§ **Supplied material**
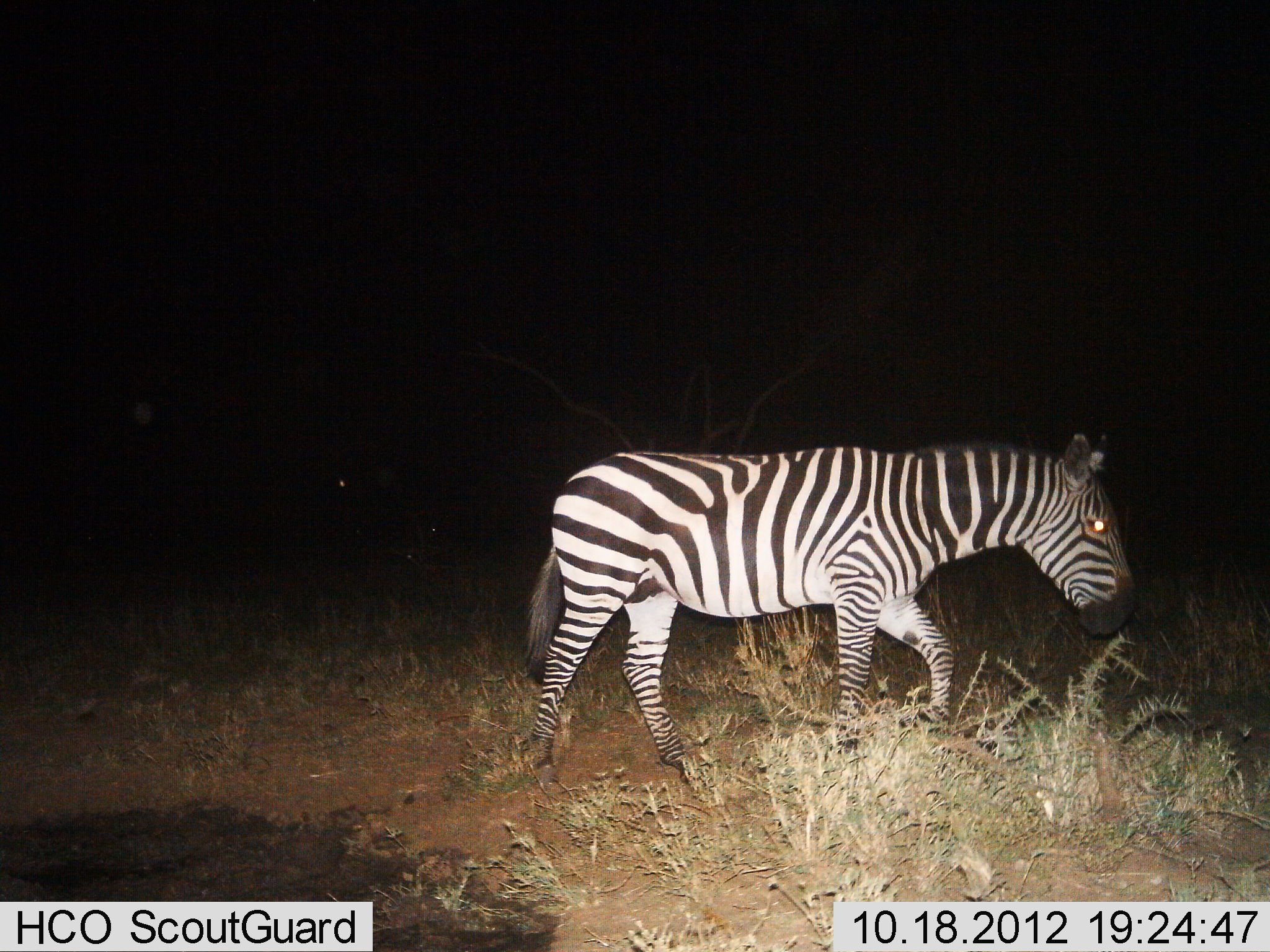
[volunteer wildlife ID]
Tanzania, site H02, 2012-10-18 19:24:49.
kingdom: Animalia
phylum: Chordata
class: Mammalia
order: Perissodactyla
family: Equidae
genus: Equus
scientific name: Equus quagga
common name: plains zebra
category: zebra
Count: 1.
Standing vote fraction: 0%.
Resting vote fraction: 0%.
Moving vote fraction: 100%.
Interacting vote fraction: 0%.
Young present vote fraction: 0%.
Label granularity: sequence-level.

==

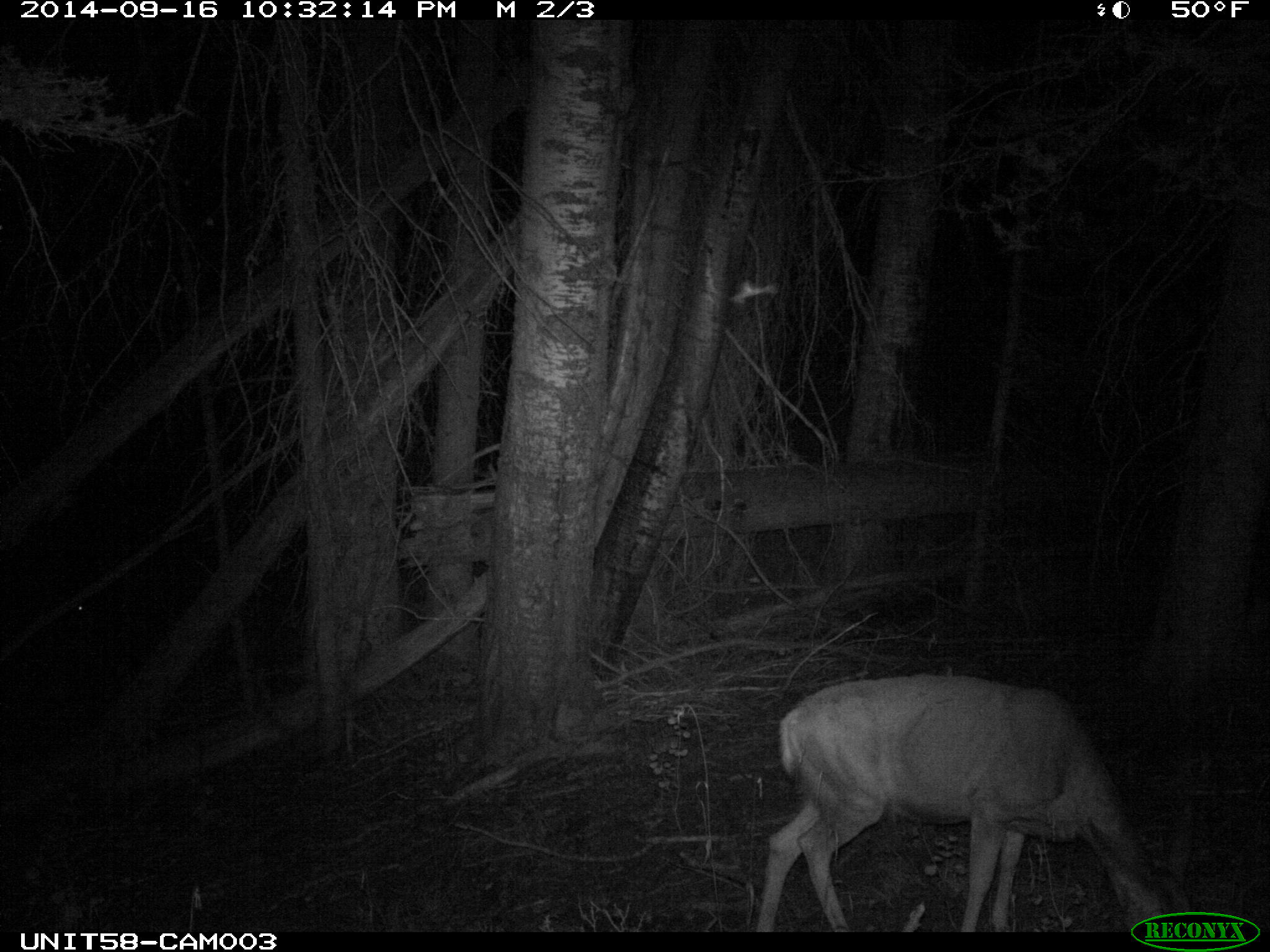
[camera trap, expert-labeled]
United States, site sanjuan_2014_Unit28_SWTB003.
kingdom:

§ **Task to carry out**
What you return must be an exact retyping of the lines above starting at the line with "genus: Equus" and ending at the line with "Label granularity: sequence-level.", and nothing besides.

§ **Task output**
genus: Equus
scientific name: Equus quagga
common name: plains zebra
category: zebra
Count: 1.
Standing vote fraction: 0%.
Resting vote fraction: 0%.
Moving vote fraction: 100%.
Interacting vote fraction: 0%.
Young present vote fraction: 0%.
Label granularity: sequence-level.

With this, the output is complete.